Excerpts from spatial question data:
========

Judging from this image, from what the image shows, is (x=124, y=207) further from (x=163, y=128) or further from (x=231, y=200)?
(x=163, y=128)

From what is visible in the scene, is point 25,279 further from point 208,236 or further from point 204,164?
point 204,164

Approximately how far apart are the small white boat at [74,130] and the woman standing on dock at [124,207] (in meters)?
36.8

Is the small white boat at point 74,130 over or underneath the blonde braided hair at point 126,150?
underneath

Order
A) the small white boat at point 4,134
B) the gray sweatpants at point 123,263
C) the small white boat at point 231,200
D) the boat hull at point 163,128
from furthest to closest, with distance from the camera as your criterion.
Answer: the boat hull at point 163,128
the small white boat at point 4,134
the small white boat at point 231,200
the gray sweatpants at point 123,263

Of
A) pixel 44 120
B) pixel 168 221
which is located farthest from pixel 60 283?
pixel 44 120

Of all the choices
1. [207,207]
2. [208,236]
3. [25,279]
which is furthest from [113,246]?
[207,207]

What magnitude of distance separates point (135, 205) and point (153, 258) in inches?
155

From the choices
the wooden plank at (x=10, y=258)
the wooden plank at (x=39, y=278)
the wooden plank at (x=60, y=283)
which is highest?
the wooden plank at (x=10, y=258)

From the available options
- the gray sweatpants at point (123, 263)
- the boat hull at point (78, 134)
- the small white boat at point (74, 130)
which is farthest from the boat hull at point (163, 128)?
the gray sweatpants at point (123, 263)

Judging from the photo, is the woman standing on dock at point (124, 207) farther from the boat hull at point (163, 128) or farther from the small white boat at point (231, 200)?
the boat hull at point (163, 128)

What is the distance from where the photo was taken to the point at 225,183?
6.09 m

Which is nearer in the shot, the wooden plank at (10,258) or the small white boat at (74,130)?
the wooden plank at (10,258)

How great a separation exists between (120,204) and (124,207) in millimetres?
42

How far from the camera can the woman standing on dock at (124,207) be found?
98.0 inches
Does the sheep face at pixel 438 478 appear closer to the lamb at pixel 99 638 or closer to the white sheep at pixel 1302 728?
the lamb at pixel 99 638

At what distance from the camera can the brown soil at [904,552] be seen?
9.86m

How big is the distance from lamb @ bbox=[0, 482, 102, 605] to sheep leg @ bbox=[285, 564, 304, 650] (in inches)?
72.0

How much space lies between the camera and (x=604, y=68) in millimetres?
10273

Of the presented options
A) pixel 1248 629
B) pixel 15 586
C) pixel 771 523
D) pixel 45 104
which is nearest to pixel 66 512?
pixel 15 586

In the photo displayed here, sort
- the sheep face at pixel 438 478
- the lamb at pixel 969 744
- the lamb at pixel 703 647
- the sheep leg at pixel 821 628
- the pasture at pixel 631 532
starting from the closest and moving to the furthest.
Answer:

========

#### [DIRECTIONS FOR THIS TASK]
Convert the part of the material that opens with the line containing "Judging from the" and closes with the line containing "98.0 inches", both ends included, into a Markdown table with the columns Row and Line. Put each nonblank line in its own numbered row and leave out blank lines.

#### [COMPLETE OUTPUT]
| Row | Line |
|---|---|
| 1 | Judging from the photo, is the woman standing on dock at point (124, 207) farther from the boat hull at point (163, 128) or farther from the small white boat at point (231, 200)? |
| 2 | the boat hull at point (163, 128) |
| 3 | What is the distance from where the photo was taken to the point at 225,183? |
| 4 | 6.09 m |
| 5 | Which is nearer in the shot, the wooden plank at (10,258) or the small white boat at (74,130)? |
| 6 | the wooden plank at (10,258) |
| 7 | How great a separation exists between (120,204) and (124,207) in millimetres? |
| 8 | 42 |
| 9 | How far from the camera can the woman standing on dock at (124,207) be found? |
| 10 | 98.0 inches |